下の抜粋から「総じて話題の偏りに辟易しなが」と「そんなことを考えずにはいられなかった。」の間を、両端の語句も含めてそのまま書き写してください。

= 抜粋 =
----

話題の偏りに辟易
★★☆☆☆
星新一の掌編小説を素材に、彼が描いた近未来の実現として現代を考えたエッセイ。私が本を急いで読むのは、ひとつは面白くて続きが待ちきれないとき、もうひとつは時間が惜しくて早く読み終えたい場合で、残念な事に本書は後者であった。
元々私は、素人が医学を論じるのを読みたくない。余暇にまで仕事を持ち込みたくないのだ。しかしそれ以上に、どんなに立派なことを書いていても現場感覚を欠いているようで、「何を勝手な事を」と思ってしまう。安全な場所からきれいごとを言われているようで嫌なのである。医学が人間のためにある以上、受益者である一般人の論理に医学が追従せざるを得ないことは理屈ではわかるが、彼らが当然のように正義を振りかざすことが不愉快である。しかもこの論理は一部のマスコミ人の論理に過ぎない(世論は彼らが作るのだ)。ここで著者は執拗に生殖医療、再生医療を俎上にあげる。恰も星新一を利用して著者自身のマイブームを読者に強制するように。しかも著者の判断は寸止めされ、疑問の提示のみに終わる。判断を読者に任せる、というよりも、未整理な印象である。文体もときに乱れて意味不明となる。
あとは個人情報の話題が多い。これも考察の踏み込みが浅いと感じる。なお、「たばこ天国」(p.115)では著者の不当なたばこ擁護に呆れた(化学物質過敏症という病気があるのを知らないか!副流煙の害は当時すでに知られていたが、なぜ口を閉ざすのか!)。一方、「人体の不思議展」(p.298)のいかがわしさの告発には強く同感した。当時私は、大衆に死体を展覧するなど要するに恐いもの見たさの「見世物小屋」ではないか、と非常な違和感を持ったのだ。
総じて話題の偏りに辟易しながら読んだ。読書の充実感もない。それでも最後まで読み通せたのは、星新一が創造した素材の魅力を、確かにある程度は読者に伝え得ているからであろう。たぶん。
膨大な知識量から生まれた預言
★★★☆☆
ネット社会、臓器移植、ロボット工学、医療関係、さまざまなテーマを
取り上げている星新一のショートショート。書かれてからかなりの年数が
たっているが、そのどれもが色あせることなく、今も新鮮な驚きと感動を
持って読むことができるのには本当に驚かされる。その中には、まさに
未来を予言したといっても過言ではないものがある。それは単なる想像の
産物ではない。膨大な知識量がある星新一だからこそ書くことのできた
ものだ。ほかの人には決してマネできないだろう。科学のめざましい発展は
続いている。今の世の中を見たら、彼は何を感じ何を思うだろうか?また、
これから先の未来をどんなふうに描いただろう?この作品を読みながら、
そんなことを考えずにはいられなかった。

----

= 収集した資料 =
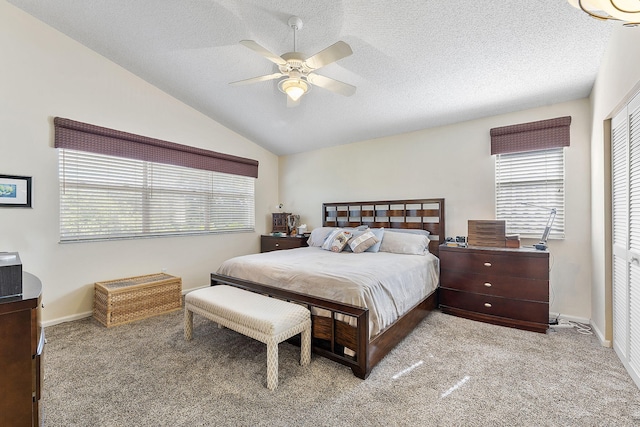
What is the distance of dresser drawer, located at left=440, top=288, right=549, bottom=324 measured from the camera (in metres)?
2.90

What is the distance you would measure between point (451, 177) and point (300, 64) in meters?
2.69

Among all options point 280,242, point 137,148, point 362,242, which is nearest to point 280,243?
→ point 280,242

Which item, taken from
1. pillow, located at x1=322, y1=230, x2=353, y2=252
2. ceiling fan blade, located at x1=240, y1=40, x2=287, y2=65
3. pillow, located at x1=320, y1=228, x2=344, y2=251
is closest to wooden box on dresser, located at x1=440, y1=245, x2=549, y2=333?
pillow, located at x1=322, y1=230, x2=353, y2=252

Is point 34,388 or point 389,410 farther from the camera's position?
point 389,410

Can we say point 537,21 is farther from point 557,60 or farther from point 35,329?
point 35,329

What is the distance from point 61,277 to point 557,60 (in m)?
5.52

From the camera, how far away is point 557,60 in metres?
2.58

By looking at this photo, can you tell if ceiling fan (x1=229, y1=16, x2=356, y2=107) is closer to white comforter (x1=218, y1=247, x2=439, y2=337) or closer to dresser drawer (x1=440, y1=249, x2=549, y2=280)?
white comforter (x1=218, y1=247, x2=439, y2=337)

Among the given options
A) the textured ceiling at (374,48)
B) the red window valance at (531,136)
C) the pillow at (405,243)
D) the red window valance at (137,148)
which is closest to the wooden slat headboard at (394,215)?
the pillow at (405,243)

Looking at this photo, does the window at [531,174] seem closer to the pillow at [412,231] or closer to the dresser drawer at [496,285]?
the dresser drawer at [496,285]

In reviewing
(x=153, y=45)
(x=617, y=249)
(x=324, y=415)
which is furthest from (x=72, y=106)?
(x=617, y=249)

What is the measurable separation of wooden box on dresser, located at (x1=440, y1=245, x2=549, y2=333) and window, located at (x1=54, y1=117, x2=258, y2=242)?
350cm

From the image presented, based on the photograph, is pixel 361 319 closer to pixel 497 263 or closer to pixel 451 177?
pixel 497 263

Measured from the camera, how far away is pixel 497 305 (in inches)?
122
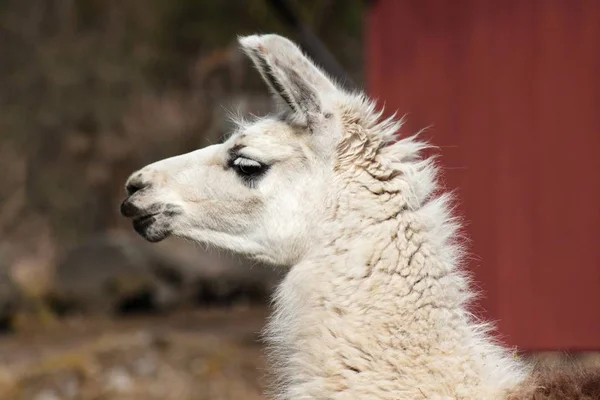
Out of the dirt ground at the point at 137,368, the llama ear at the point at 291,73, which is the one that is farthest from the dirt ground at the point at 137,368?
the llama ear at the point at 291,73

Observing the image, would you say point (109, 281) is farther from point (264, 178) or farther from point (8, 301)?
point (264, 178)

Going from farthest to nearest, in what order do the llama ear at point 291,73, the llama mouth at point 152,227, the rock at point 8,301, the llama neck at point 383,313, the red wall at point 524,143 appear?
the rock at point 8,301
the red wall at point 524,143
the llama mouth at point 152,227
the llama ear at point 291,73
the llama neck at point 383,313

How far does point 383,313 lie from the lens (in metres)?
2.95

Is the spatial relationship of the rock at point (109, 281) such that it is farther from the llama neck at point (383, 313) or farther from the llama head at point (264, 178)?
the llama neck at point (383, 313)

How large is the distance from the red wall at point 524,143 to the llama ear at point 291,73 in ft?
11.4

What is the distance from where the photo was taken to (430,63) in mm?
7199

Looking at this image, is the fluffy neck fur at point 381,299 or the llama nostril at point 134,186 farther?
the llama nostril at point 134,186

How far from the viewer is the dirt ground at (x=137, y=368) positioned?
305 inches

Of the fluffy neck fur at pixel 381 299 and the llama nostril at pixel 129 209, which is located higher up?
the llama nostril at pixel 129 209

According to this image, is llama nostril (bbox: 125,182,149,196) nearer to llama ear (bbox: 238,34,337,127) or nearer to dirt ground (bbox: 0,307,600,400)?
llama ear (bbox: 238,34,337,127)

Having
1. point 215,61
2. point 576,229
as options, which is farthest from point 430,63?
point 215,61

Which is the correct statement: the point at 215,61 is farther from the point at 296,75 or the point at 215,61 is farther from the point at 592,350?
the point at 296,75

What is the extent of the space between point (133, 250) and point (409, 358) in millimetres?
9165

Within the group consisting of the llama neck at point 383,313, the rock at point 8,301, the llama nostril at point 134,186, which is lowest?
the llama neck at point 383,313
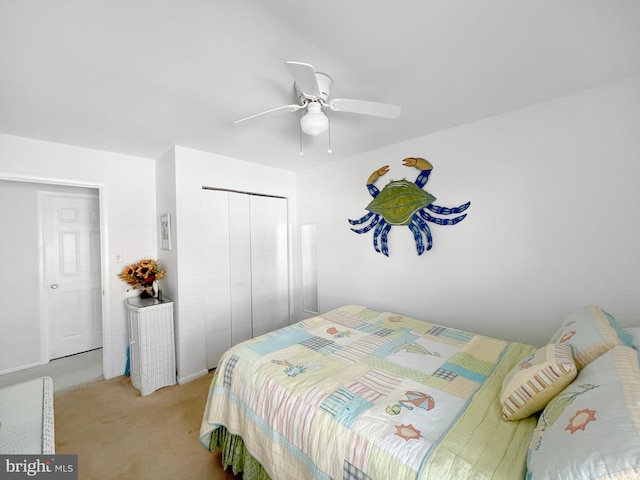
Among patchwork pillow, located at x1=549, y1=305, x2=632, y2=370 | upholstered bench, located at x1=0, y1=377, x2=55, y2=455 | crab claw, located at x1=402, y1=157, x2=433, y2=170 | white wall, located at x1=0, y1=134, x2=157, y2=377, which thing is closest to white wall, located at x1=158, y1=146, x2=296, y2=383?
white wall, located at x1=0, y1=134, x2=157, y2=377

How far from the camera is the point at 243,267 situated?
3312mm

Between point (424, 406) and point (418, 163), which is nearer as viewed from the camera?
point (424, 406)

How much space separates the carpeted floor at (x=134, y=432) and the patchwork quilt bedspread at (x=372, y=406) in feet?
0.87

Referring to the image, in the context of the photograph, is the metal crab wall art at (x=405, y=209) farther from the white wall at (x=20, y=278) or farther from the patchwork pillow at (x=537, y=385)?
the white wall at (x=20, y=278)

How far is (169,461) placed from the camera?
1.77m

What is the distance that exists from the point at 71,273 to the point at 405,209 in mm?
4180

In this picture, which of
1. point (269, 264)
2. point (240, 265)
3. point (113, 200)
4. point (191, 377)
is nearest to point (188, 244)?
point (240, 265)

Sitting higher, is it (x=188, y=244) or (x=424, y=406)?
(x=188, y=244)

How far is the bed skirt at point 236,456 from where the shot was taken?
147 centimetres

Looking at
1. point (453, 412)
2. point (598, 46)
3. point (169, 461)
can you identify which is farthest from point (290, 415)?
point (598, 46)

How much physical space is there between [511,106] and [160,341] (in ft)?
12.3

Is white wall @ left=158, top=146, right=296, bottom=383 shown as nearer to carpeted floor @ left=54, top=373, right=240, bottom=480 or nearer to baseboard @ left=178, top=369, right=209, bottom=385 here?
baseboard @ left=178, top=369, right=209, bottom=385

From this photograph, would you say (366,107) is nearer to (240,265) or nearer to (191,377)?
(240,265)

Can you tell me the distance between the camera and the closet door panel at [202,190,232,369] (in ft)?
9.77
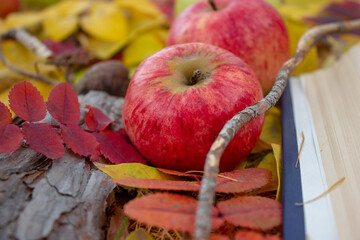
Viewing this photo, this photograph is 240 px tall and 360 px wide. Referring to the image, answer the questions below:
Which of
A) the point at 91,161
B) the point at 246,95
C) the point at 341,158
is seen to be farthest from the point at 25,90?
the point at 341,158

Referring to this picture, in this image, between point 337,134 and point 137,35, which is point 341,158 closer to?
point 337,134

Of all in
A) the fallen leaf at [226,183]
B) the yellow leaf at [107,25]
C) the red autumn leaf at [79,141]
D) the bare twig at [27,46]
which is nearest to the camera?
the fallen leaf at [226,183]

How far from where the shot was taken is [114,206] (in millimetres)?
598

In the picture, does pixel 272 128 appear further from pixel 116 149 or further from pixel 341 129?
pixel 116 149

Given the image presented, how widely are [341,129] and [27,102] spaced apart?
62cm

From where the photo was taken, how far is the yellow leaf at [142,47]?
1.20m

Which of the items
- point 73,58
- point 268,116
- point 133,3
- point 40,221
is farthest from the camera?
point 133,3

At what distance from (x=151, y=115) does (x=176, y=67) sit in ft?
0.41

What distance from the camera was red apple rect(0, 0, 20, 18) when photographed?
1655 millimetres

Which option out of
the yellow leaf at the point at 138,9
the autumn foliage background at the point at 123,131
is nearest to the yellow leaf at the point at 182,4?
the autumn foliage background at the point at 123,131

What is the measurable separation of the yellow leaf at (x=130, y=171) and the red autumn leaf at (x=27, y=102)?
0.15 meters

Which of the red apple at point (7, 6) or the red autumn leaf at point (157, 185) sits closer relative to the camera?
the red autumn leaf at point (157, 185)

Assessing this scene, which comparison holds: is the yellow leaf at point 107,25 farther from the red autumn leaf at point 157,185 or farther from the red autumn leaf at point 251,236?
the red autumn leaf at point 251,236

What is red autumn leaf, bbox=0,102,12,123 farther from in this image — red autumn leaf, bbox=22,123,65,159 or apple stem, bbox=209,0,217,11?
apple stem, bbox=209,0,217,11
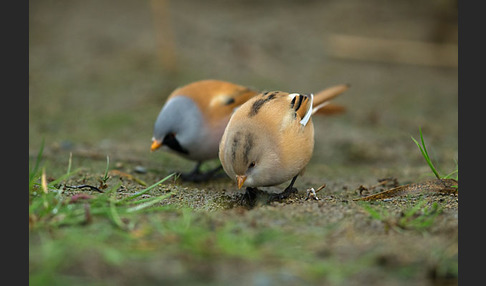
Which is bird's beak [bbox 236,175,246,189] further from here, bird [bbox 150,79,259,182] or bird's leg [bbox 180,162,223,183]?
bird's leg [bbox 180,162,223,183]

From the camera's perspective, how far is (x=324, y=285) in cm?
224

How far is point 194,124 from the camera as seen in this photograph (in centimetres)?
474

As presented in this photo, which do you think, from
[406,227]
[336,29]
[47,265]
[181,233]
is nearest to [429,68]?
[336,29]

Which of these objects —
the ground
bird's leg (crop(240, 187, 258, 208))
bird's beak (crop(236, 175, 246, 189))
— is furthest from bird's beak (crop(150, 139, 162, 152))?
bird's beak (crop(236, 175, 246, 189))

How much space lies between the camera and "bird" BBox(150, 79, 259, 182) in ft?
15.5

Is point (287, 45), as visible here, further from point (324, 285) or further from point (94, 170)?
point (324, 285)

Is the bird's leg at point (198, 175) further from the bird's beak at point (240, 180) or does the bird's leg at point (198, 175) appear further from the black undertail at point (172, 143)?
the bird's beak at point (240, 180)

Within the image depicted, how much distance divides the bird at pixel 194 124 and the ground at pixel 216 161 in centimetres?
29

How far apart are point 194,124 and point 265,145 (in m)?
1.22

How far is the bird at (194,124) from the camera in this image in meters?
4.73

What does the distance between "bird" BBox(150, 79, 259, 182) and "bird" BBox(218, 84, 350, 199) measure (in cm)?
83

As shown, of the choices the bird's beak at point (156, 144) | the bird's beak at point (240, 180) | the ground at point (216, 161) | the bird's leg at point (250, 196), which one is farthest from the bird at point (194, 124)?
the bird's beak at point (240, 180)

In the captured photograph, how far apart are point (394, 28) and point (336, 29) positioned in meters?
1.01

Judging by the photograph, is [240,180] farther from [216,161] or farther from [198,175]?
[216,161]
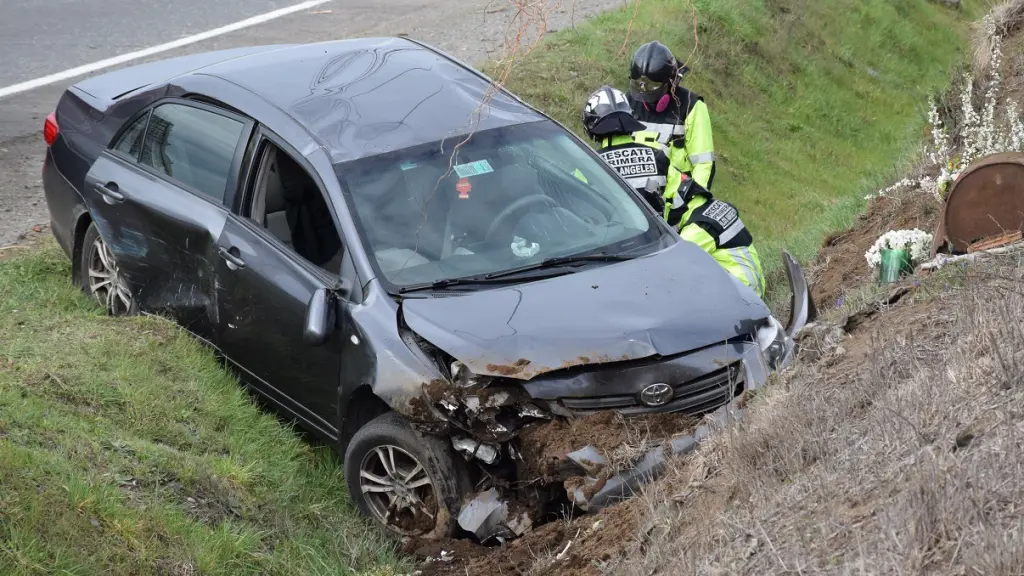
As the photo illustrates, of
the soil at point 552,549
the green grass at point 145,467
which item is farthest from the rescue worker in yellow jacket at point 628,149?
the soil at point 552,549

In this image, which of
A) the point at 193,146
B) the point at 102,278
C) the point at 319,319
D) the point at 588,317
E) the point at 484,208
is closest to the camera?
the point at 588,317

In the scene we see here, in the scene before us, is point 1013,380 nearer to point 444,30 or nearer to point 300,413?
point 300,413

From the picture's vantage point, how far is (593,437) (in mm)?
4441

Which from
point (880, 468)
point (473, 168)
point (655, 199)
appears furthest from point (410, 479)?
point (655, 199)

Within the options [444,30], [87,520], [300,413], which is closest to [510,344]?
[300,413]

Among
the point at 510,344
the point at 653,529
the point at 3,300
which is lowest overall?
the point at 3,300

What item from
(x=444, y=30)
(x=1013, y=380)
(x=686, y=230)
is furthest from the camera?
(x=444, y=30)

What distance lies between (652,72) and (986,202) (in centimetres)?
228

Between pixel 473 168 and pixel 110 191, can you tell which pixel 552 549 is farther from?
pixel 110 191

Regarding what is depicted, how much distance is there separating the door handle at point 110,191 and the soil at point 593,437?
2.81 m

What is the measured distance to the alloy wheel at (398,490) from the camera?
4703mm

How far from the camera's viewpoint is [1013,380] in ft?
12.0

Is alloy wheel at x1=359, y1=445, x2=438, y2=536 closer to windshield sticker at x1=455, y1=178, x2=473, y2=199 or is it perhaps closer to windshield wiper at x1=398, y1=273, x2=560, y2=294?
windshield wiper at x1=398, y1=273, x2=560, y2=294

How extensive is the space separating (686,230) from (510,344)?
2534 mm
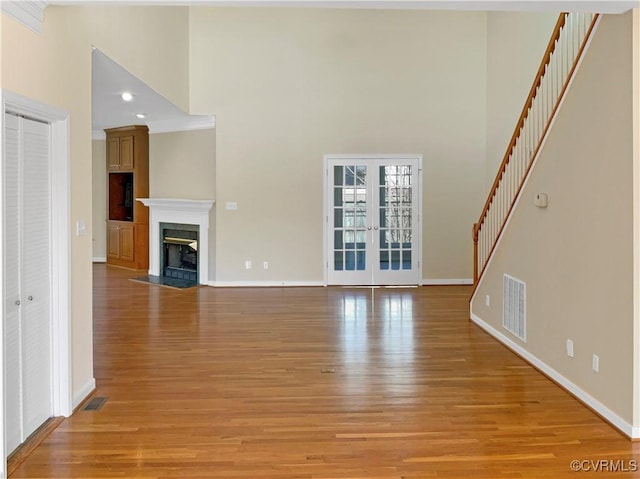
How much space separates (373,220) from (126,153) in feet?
17.3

----

= 解答 =
総じて話題の偏りに辟易しながら読んだ。読書の充実感もない。それでも最後まで読み通せたのは、星新一が創造した素材の魅力を、確かにある程度は読者に伝え得ているからであろう。たぶん。
膨大な知識量から生まれた預言
★★★☆☆
ネット社会、臓器移植、ロボット工学、医療関係、さまざまなテーマを
取り上げている星新一のショートショート。書かれてからかなりの年数が
たっているが、そのどれもが色あせることなく、今も新鮮な驚きと感動を
持って読むことができるのには本当に驚かされる。その中には、まさに
未来を予言したといっても過言ではないものがある。それは単なる想像の
産物ではない。膨大な知識量がある星新一だからこそ書くことのできた
ものだ。ほかの人には決してマネできないだろう。科学のめざましい発展は
続いている。今の世の中を見たら、彼は何を感じ何を思うだろうか?また、
これから先の未来をどんなふうに描いただろう?この作品を読みながら、
そんなことを考えずにはいられなかった。